In sintesi si è in presenza di un ambito di aleatorietà molto ampio e, soprattutto, ben diverso da quello della disciplina statale e dai requisiti di derivazione costituzionale per l’accesso al pubblico impiego.
Infatti, a ben guardare, l’articolo 22-bis prevede, tra l’altro, che:
I concorsi, per esami e titoli, prevedono un esame, un eventuale percorso formativo e un'eventuale verifica finale, che può tenere conto anche dell'esito del percorso formativo, se attivato. In particolare:
a) l'esame prevede una selezione articolata in una o più prove (non specificando se scritte o orali, quindi potenzialmente anche un mero colloquio, che appare sprovvisto dei requisiti per essere considerato un vero e proprio concorso), in particolare sulla conoscenza del sistema dell'autonomia provinciale e su specifiche materie, per accertare le conoscenze teoriche e le competenze pratiche dei candidati e verificare le attitudini personali, anche relative all'orientamento ai risultati e all'abilità di gestire il ruolo di leadership e le relazioni interpersonali, la capacità di analisi e di risoluzione dei problemi, l'attitudine alla comunicazione;
b) il percorso formativo, se previsto dal bando di concorso, è finalizzato ad approfondire la conoscenza e ad accrescere le capacità dei candidati selezionati al termine della prima fase sulle materie e gli aspetti oggetto dell'esame;
c) l'eventuale verifica finale accerta infine, attraverso un colloquio, le conoscenze e le attitudini personali dei candidati.
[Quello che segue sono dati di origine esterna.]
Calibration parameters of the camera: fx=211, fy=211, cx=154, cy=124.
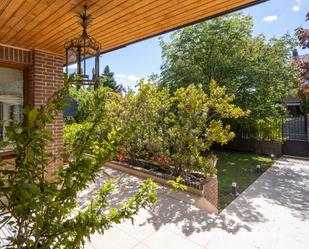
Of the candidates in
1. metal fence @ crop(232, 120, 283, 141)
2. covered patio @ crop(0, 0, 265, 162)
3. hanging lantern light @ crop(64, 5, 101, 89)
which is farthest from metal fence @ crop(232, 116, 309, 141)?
hanging lantern light @ crop(64, 5, 101, 89)

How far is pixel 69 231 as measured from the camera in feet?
4.14

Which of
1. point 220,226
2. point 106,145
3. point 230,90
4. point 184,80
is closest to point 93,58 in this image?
point 106,145

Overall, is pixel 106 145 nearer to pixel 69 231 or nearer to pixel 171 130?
pixel 69 231

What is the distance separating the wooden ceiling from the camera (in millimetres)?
2285

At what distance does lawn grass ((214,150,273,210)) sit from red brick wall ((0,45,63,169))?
3.92 meters

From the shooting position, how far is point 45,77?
4.04m

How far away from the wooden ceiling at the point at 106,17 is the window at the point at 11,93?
629mm

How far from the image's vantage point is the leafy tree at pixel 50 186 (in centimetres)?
107

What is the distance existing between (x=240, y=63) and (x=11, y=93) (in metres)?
7.58

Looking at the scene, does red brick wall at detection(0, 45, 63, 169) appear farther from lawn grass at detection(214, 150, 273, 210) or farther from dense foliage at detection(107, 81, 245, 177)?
lawn grass at detection(214, 150, 273, 210)

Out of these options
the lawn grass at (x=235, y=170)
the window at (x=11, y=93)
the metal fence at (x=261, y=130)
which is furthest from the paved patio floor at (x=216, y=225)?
the metal fence at (x=261, y=130)

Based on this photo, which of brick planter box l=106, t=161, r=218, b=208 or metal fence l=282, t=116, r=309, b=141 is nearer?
brick planter box l=106, t=161, r=218, b=208

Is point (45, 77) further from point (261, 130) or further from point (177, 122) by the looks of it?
point (261, 130)

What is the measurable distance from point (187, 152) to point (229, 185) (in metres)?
2.10
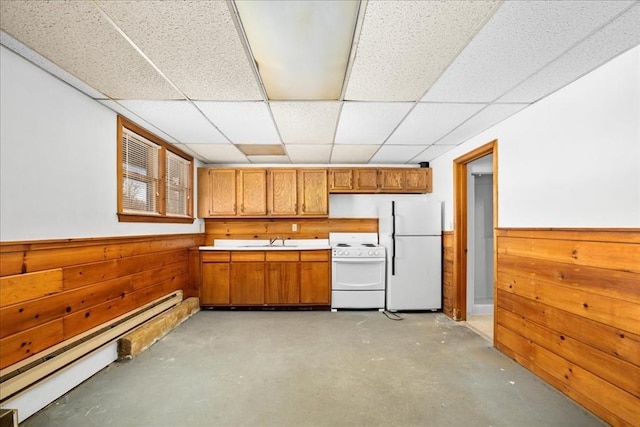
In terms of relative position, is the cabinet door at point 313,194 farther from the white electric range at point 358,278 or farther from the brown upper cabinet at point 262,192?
the white electric range at point 358,278

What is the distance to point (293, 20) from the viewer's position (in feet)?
5.05

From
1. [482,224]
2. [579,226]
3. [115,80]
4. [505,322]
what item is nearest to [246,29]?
[115,80]

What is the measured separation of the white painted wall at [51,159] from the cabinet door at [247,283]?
1870 mm

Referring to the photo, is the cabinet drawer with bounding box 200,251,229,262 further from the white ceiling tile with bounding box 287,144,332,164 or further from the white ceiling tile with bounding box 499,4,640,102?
the white ceiling tile with bounding box 499,4,640,102

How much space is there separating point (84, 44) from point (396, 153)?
11.9ft

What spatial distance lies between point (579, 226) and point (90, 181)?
3.89 metres

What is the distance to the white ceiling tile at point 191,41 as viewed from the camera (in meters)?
1.44

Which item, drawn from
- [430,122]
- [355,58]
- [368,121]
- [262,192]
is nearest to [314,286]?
[262,192]

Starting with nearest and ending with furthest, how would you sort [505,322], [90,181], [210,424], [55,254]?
[210,424] < [55,254] < [90,181] < [505,322]

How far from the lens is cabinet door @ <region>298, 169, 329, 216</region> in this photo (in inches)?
188

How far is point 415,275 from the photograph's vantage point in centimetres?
425

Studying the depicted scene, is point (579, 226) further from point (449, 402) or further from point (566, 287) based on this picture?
point (449, 402)

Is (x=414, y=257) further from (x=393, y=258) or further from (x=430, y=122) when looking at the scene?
(x=430, y=122)

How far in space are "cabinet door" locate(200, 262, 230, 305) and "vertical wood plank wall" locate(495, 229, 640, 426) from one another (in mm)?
3621
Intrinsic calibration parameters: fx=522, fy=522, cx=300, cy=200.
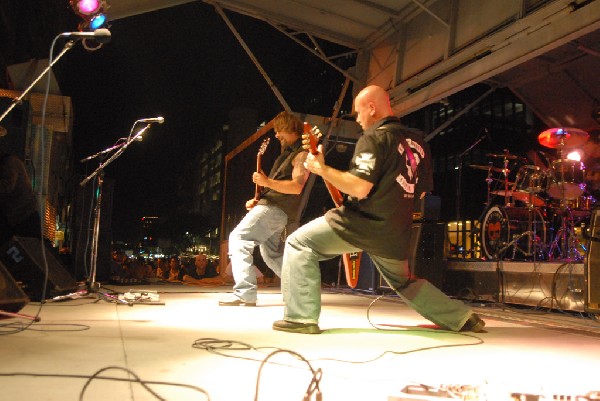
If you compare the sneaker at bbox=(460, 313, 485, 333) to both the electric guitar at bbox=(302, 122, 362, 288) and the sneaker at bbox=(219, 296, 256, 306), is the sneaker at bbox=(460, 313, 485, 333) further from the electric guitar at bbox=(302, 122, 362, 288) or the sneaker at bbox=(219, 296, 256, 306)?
the sneaker at bbox=(219, 296, 256, 306)

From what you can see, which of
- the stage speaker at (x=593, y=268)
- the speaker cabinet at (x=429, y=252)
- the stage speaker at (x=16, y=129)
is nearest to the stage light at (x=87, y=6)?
the stage speaker at (x=16, y=129)

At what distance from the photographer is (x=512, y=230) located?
27.0ft

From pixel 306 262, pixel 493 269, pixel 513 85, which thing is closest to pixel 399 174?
pixel 306 262

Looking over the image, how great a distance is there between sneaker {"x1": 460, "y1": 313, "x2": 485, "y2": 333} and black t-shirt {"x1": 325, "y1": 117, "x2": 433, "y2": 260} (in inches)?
29.6

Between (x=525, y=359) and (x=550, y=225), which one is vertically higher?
(x=550, y=225)

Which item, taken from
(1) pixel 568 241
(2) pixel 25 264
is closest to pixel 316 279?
(2) pixel 25 264

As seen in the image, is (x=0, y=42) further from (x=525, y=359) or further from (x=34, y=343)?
(x=525, y=359)

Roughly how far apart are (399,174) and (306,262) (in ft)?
2.78

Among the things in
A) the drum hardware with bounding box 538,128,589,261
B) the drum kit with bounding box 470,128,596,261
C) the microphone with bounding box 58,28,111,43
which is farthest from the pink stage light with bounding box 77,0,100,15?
the drum hardware with bounding box 538,128,589,261

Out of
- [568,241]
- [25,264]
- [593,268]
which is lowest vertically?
[25,264]

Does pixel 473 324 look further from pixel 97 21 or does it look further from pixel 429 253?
pixel 429 253

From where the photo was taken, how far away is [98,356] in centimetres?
237

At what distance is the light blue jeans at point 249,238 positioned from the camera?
520 centimetres

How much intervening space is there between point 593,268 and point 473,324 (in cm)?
176
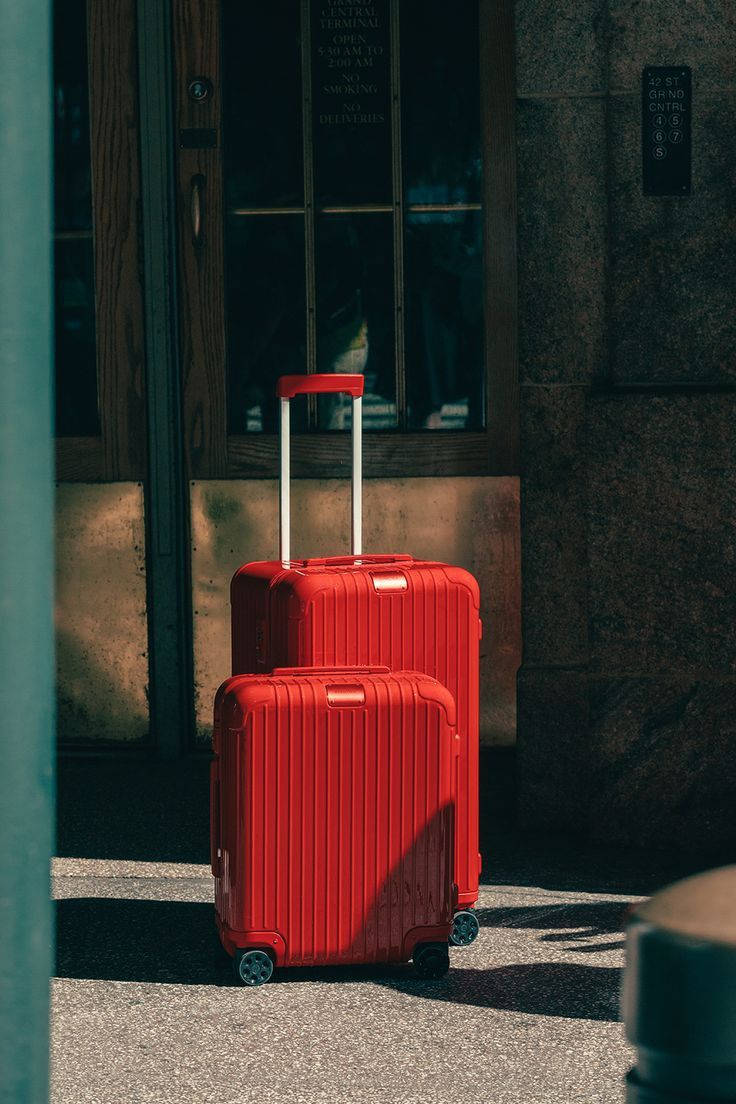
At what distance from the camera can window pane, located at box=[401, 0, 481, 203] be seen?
6922mm

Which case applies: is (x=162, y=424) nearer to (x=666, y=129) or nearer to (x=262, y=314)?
(x=262, y=314)

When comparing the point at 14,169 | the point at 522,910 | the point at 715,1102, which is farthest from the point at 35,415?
the point at 522,910

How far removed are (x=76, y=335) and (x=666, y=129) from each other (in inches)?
101

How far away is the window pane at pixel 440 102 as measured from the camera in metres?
6.92

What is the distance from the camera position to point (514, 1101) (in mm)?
3795

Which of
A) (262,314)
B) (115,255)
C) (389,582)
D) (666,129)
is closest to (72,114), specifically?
(115,255)

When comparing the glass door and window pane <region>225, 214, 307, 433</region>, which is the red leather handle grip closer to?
the glass door

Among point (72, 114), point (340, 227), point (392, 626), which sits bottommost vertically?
point (392, 626)

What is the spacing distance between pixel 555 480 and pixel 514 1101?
9.23ft

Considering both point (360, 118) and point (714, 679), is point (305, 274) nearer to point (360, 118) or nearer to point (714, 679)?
point (360, 118)

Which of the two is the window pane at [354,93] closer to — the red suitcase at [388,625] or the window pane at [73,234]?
the window pane at [73,234]

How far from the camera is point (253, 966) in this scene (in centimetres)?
443

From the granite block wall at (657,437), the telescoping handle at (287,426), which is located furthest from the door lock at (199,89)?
the telescoping handle at (287,426)

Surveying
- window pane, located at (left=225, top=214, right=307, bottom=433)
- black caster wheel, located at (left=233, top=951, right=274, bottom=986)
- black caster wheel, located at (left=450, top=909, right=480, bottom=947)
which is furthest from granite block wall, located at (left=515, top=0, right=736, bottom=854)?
black caster wheel, located at (left=233, top=951, right=274, bottom=986)
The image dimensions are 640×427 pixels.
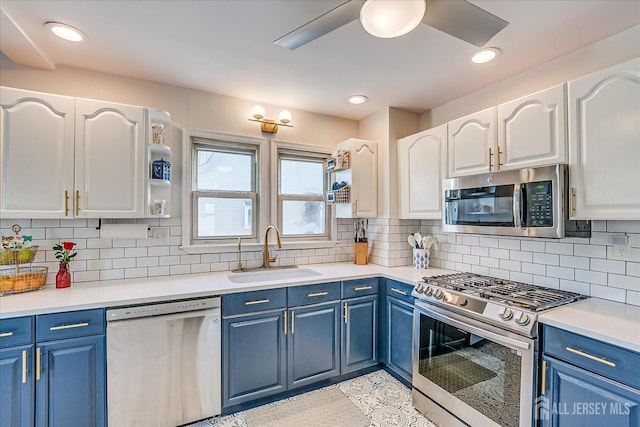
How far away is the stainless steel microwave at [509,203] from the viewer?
5.66 ft

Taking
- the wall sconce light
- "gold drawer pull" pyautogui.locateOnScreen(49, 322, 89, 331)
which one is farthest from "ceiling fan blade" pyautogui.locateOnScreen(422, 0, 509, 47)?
"gold drawer pull" pyautogui.locateOnScreen(49, 322, 89, 331)

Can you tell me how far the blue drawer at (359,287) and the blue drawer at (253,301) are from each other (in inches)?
21.6

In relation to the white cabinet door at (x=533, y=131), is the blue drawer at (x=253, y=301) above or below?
below

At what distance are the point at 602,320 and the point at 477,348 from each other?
2.06ft

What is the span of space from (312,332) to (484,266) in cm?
156

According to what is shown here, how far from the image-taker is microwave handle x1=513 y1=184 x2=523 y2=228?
1.89 meters

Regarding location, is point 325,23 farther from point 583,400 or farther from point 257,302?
point 583,400

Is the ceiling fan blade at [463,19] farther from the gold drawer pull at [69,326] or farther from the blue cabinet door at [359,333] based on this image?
the gold drawer pull at [69,326]

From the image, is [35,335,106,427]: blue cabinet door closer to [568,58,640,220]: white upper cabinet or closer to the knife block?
the knife block

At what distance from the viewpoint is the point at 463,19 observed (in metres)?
1.25

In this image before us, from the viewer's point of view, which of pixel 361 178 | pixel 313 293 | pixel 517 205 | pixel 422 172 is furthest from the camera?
pixel 361 178

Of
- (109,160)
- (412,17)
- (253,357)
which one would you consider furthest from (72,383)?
(412,17)

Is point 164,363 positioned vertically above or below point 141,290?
below

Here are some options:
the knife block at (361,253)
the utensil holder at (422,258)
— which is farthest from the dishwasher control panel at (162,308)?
the utensil holder at (422,258)
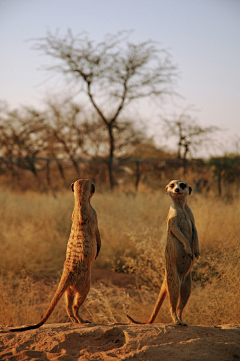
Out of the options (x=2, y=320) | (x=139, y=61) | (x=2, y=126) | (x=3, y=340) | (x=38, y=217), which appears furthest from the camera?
(x=2, y=126)

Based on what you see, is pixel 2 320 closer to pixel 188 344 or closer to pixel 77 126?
pixel 188 344

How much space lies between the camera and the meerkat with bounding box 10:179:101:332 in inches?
89.7

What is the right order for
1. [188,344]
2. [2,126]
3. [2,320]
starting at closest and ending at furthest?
[188,344]
[2,320]
[2,126]

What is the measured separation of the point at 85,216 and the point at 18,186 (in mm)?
12510

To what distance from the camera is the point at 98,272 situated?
5.21m

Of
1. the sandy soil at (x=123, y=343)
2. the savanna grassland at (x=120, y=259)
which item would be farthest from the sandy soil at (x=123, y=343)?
the savanna grassland at (x=120, y=259)

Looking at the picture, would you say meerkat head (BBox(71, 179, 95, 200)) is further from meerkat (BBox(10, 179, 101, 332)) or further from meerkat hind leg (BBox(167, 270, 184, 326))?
meerkat hind leg (BBox(167, 270, 184, 326))

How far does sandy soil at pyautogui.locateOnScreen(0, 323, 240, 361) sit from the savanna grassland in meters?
0.80

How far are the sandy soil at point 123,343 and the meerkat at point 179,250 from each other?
22 cm

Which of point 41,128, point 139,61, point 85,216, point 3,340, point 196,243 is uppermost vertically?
point 139,61

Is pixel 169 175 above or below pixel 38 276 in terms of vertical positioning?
above

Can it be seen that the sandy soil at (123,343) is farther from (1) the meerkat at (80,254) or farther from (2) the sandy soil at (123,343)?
(1) the meerkat at (80,254)

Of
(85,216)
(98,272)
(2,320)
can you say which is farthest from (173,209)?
(98,272)

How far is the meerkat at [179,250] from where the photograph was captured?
2244 mm
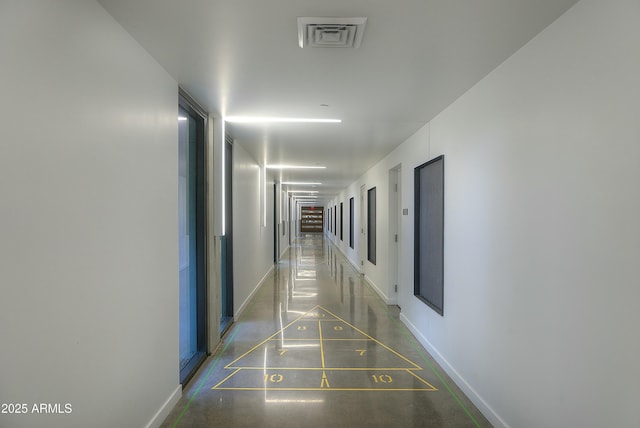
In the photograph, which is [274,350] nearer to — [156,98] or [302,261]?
[156,98]

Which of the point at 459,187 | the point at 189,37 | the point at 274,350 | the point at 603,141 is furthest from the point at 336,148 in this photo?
the point at 603,141

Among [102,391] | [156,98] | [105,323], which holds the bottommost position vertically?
[102,391]

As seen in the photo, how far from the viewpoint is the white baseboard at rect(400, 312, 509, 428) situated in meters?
2.53

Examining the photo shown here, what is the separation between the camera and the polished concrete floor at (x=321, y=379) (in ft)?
8.80

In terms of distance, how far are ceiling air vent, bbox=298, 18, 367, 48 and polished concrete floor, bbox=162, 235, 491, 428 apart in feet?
9.22

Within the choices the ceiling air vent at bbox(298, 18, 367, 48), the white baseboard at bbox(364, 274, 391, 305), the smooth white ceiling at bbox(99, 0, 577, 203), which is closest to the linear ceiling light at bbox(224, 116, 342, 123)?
the smooth white ceiling at bbox(99, 0, 577, 203)

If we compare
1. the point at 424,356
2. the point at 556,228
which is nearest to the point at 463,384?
the point at 424,356

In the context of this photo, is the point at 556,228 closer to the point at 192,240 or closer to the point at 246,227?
the point at 192,240

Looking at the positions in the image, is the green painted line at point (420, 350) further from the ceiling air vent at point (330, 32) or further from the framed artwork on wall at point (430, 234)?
the ceiling air vent at point (330, 32)

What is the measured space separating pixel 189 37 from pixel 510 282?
109 inches

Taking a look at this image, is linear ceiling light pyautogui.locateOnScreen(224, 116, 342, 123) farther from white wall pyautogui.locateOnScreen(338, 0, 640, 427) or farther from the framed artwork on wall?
white wall pyautogui.locateOnScreen(338, 0, 640, 427)

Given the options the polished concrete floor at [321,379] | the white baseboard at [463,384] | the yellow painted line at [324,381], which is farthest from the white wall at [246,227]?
the white baseboard at [463,384]

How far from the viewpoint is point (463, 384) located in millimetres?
3070

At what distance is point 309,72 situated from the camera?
2.61 meters
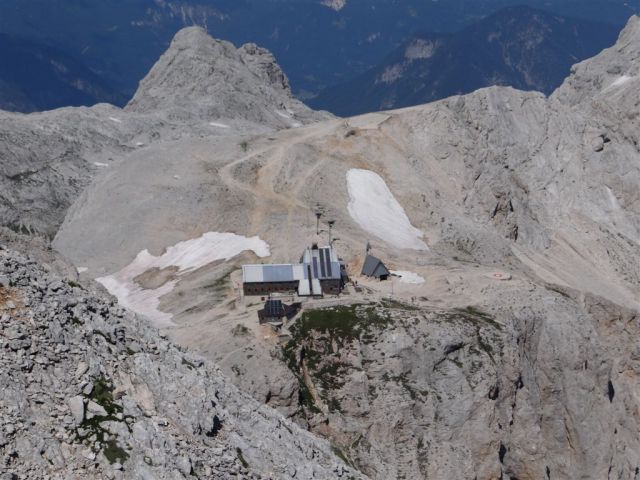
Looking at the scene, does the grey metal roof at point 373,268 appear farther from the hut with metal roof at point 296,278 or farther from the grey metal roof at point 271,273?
the grey metal roof at point 271,273

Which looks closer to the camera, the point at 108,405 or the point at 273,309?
the point at 108,405

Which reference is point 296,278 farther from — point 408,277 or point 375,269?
point 408,277

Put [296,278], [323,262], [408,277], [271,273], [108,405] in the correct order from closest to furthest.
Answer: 1. [108,405]
2. [296,278]
3. [271,273]
4. [323,262]
5. [408,277]

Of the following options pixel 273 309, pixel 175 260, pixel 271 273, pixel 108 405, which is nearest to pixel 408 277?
pixel 271 273

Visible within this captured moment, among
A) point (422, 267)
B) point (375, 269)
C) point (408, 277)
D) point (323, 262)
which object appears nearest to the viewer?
point (323, 262)

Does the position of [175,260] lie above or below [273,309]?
below

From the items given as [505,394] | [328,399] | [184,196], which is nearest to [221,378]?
[328,399]

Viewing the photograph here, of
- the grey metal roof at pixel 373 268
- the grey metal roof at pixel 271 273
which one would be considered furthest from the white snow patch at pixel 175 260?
the grey metal roof at pixel 373 268
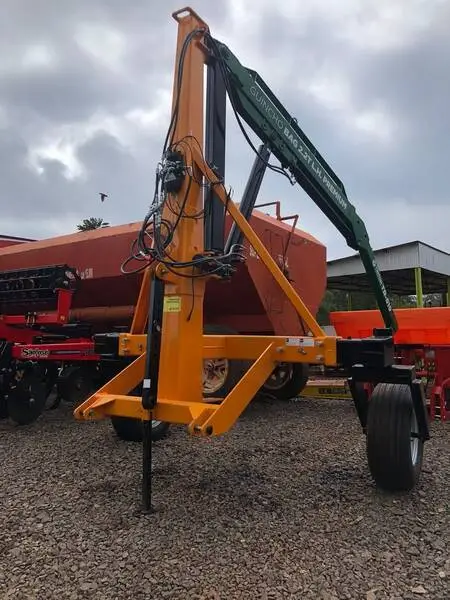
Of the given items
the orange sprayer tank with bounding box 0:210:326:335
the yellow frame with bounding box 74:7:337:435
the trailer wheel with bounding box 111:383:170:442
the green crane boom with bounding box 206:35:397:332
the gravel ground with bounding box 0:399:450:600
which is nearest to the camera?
the gravel ground with bounding box 0:399:450:600

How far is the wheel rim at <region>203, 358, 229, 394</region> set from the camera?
635cm

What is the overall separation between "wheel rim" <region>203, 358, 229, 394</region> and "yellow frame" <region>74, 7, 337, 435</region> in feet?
6.96

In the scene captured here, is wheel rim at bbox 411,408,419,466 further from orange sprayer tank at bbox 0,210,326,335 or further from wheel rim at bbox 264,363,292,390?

Le disposizioni non sembrano pertanto rispettare i parametri minimi (aderenti ai principi dell’ordinamento costituzionale, trasposti nella disciplina statale di cui al decreto legislativo 30 marzo 2001, n. 165 e consolidati nella copiosa giurisprudenza) che devono essere individuati nella norma di rango primario, anziché rinviati ad un successivo regolamento. Una previsione normativa quale quella in commento non garantisce, infatti, il rispetto dei principi immanenti nell’articolo 97 Cost, per quanto attiene alle modalità di accesso al pubblico impiego e contrasta con le disposizioni statutarie.
Conseguentemente le norme in esame devono essere impugnata per i medesimi profili di costituzionalità precedentemente indicati.